Les autorités ont commencé vendredi à transférer des migrants qui se trouvaient sur les plages de Ceuta vers des tentes pouvant accueillir 1.700 personnes, installées dans le port de cette enclave espagnole en Afrique du Nord, a annoncé le gouvernement.
Le transfert a commencé à 06H30 (04H30 GMT), selon une source au sein de la délégation du gouvernement local.
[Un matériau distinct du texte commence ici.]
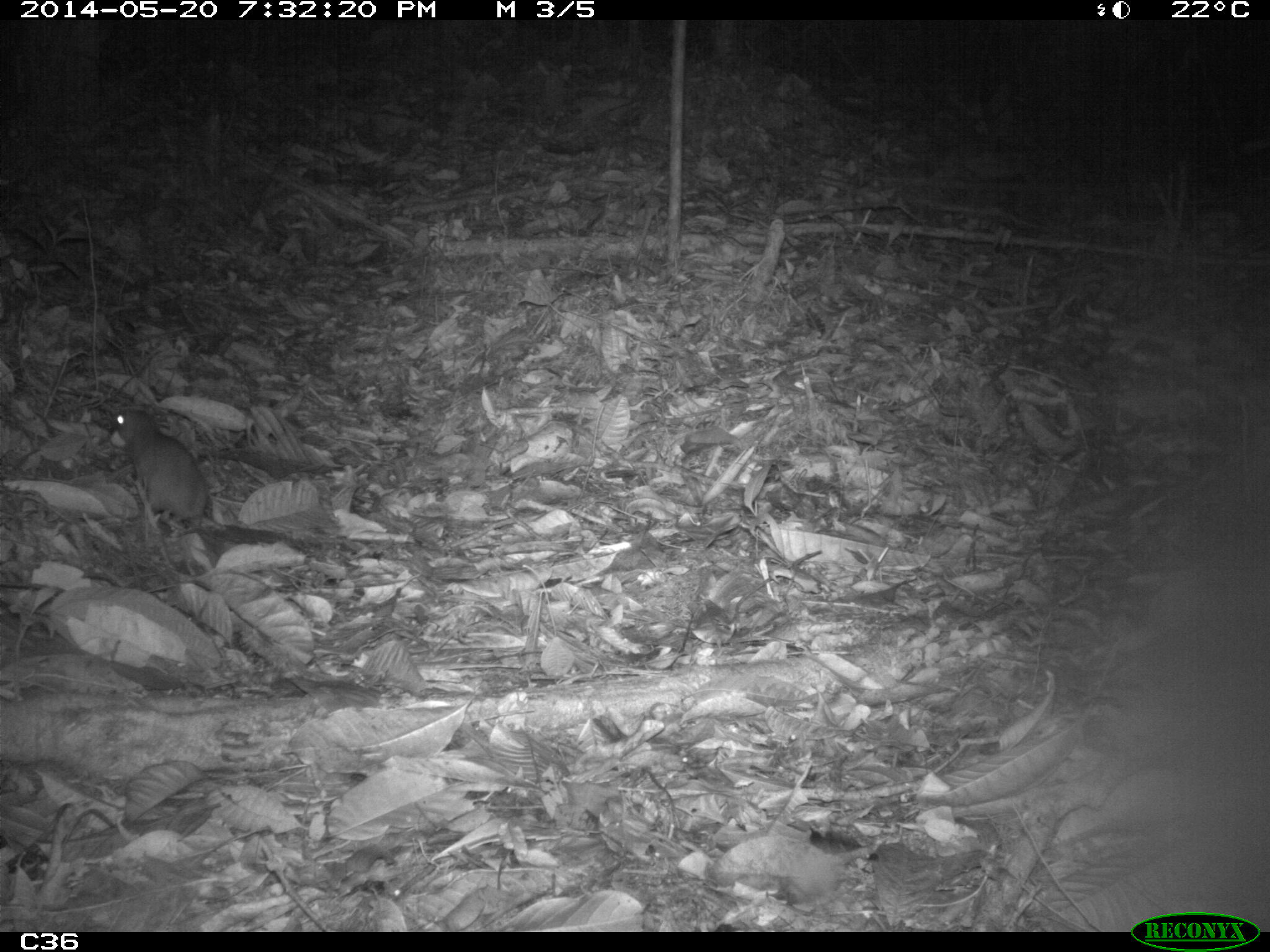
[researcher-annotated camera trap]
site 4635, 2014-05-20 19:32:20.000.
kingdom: Animalia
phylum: Chordata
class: Mammalia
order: Rodentia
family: Muridae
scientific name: Muridae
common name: mice, rats, and gerbils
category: unknown mouse or rat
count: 1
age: adult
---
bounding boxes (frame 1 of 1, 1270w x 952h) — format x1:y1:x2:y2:
unknown mouse or rat: 110:407:209:523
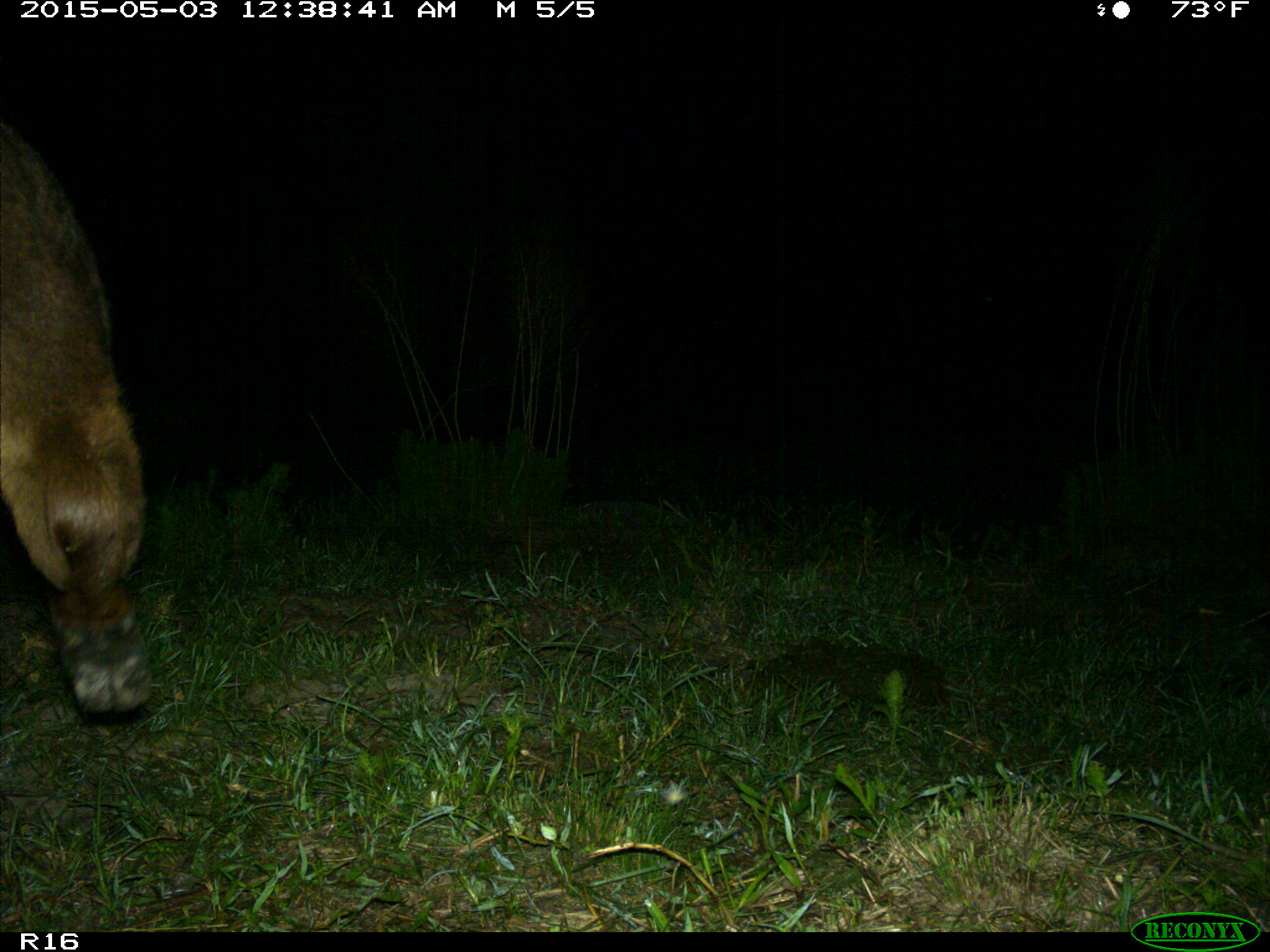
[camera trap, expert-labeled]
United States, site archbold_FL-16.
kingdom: Animalia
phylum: Chordata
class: Mammalia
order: Artiodactyla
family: Bovidae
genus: Bos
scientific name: Bos taurus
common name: domestic cow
Bos taurus (domestic cow).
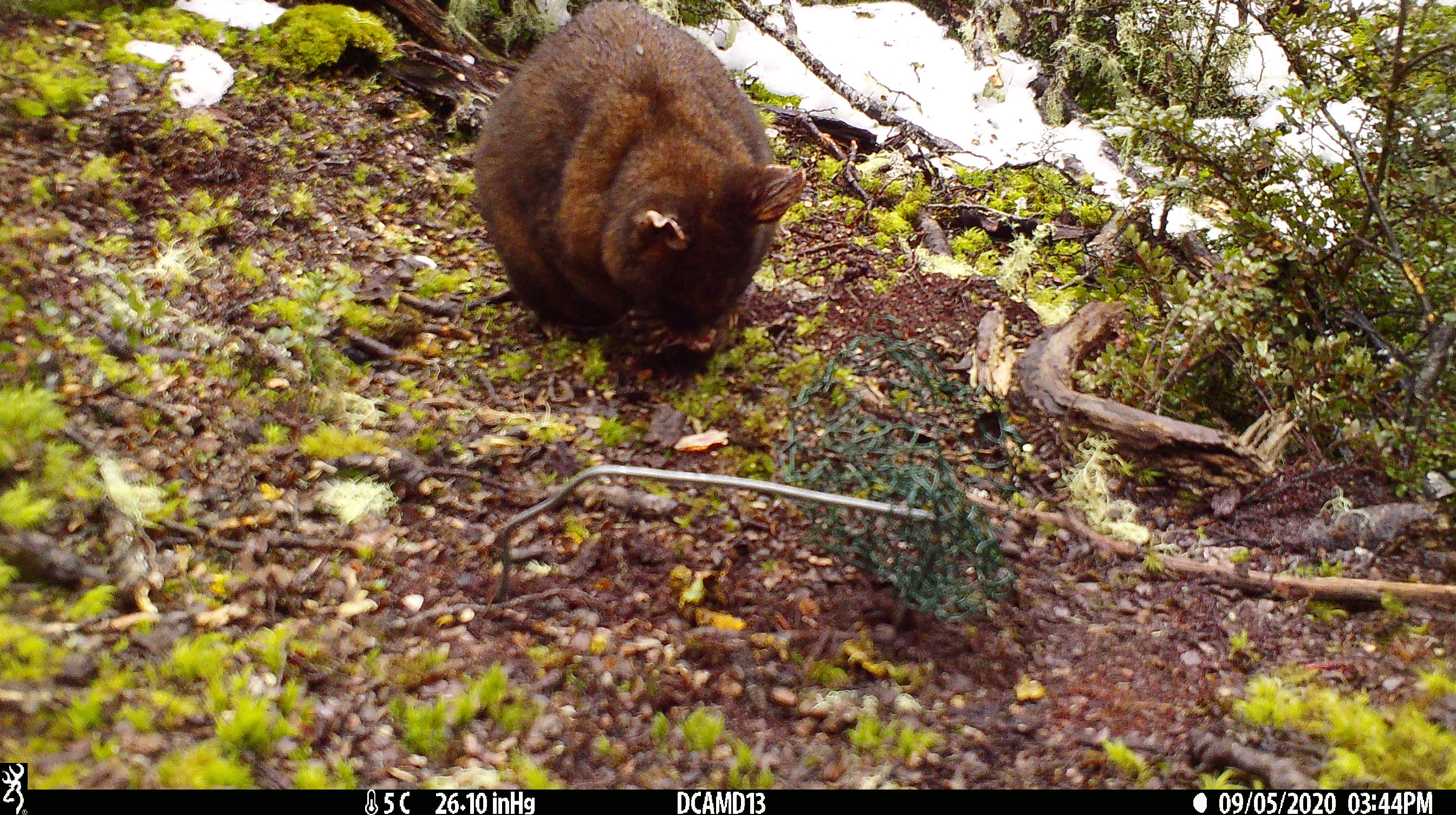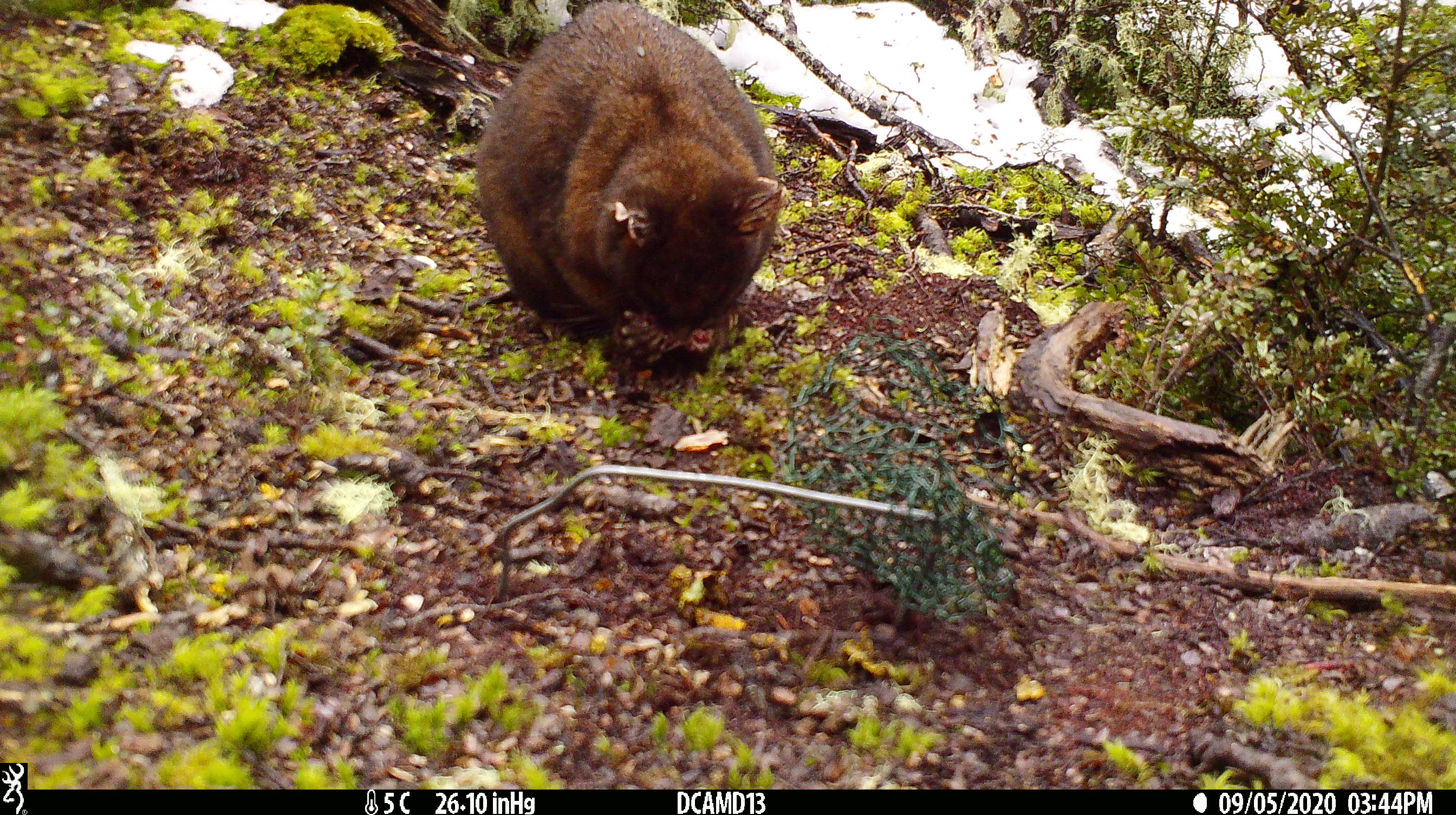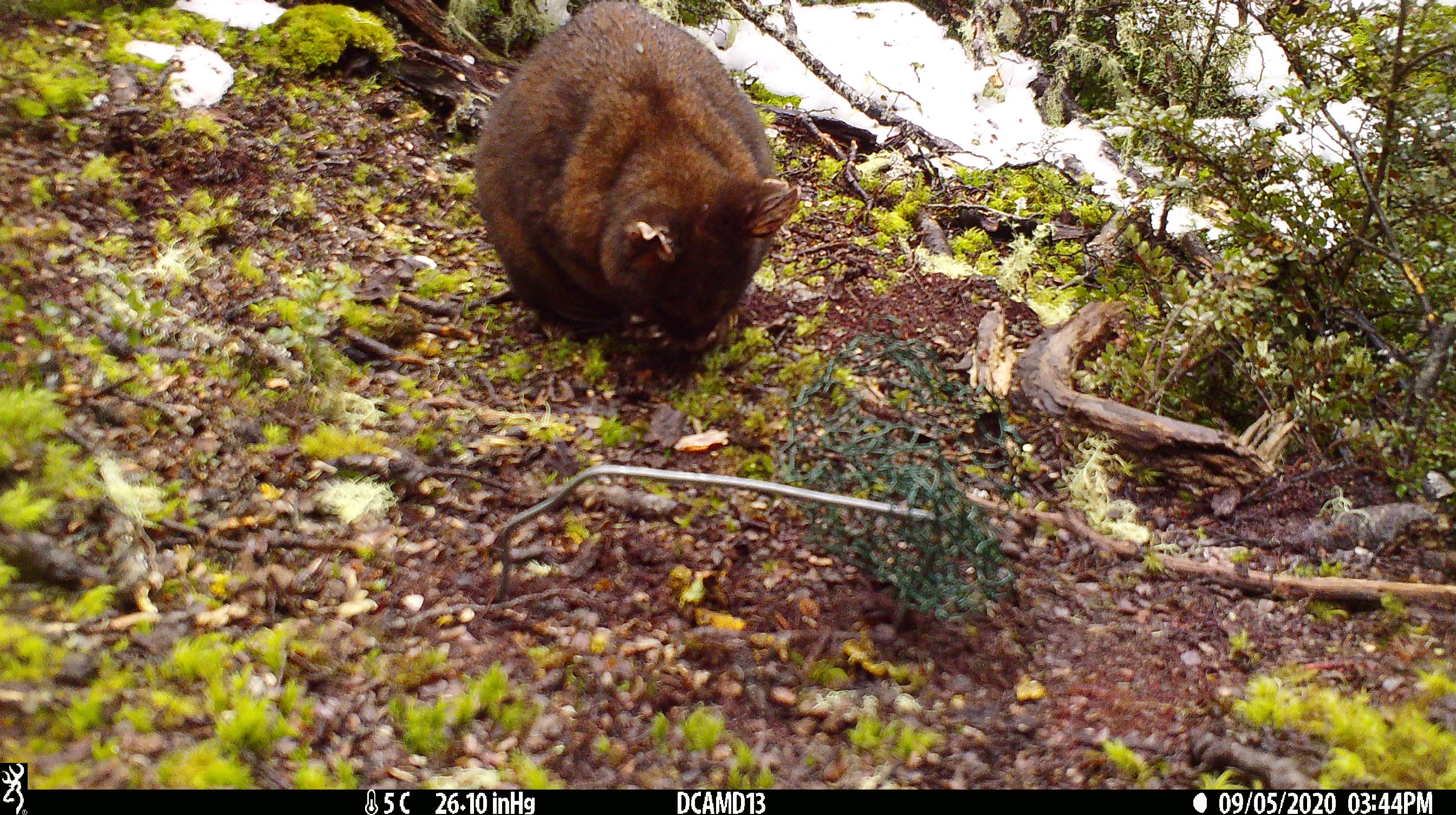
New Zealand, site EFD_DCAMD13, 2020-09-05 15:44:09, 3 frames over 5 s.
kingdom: Animalia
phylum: Chordata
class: Mammalia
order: Diprotodontia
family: Phalangeridae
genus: Trichosurus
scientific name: Trichosurus vulpecula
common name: common brushtail possum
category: possum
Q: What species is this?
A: Possum (common brushtail possum) (Trichosurus vulpecula).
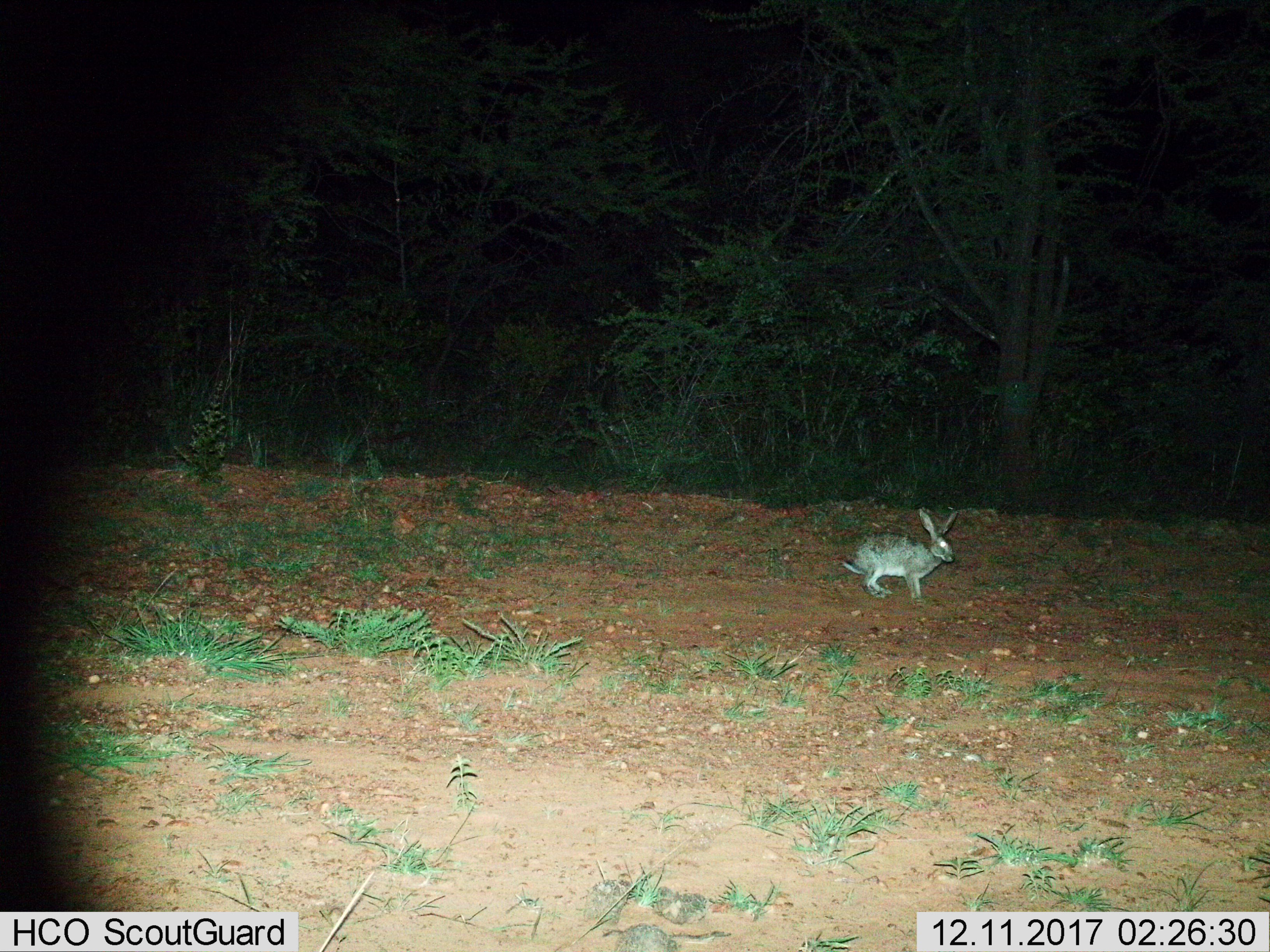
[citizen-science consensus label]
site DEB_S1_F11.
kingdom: Animalia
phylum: Chordata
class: Mammalia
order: Lagomorpha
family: Leporidae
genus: Lepus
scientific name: Lepus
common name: hare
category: hareunknown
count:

Des tensions sont apparues au début de l'opération, lorsque la police est intervenue pour contenir de nombreuses personnes cherchant à s'assurer une place sur le nouveau site, selon des images diffusées par la télévision espagnole.
La majorité des plus de 70.000 migrants qui étaient entrés à Ceuta les 30 et 31 juillet sont retournés au Maroc dans les heures qui ont suivi leur arrivée.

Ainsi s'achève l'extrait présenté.